Could you present every line of the data below as a numbered list, leaving out the blank lines?

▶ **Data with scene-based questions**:
____
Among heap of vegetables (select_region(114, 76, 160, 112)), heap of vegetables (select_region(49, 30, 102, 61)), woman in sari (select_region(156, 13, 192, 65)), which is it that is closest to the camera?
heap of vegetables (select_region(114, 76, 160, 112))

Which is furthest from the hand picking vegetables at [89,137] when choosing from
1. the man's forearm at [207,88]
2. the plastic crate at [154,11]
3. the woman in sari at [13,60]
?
____
▶ **Answer for the task**:
1. Among heap of vegetables (select_region(114, 76, 160, 112)), heap of vegetables (select_region(49, 30, 102, 61)), woman in sari (select_region(156, 13, 192, 65)), which is it that is closest to the camera?
2. heap of vegetables (select_region(114, 76, 160, 112))
3. Which is furthest from the hand picking vegetables at [89,137] when choosing from
4. 1. the man's forearm at [207,88]
5. 2. the plastic crate at [154,11]
6. 3. the woman in sari at [13,60]
7. ?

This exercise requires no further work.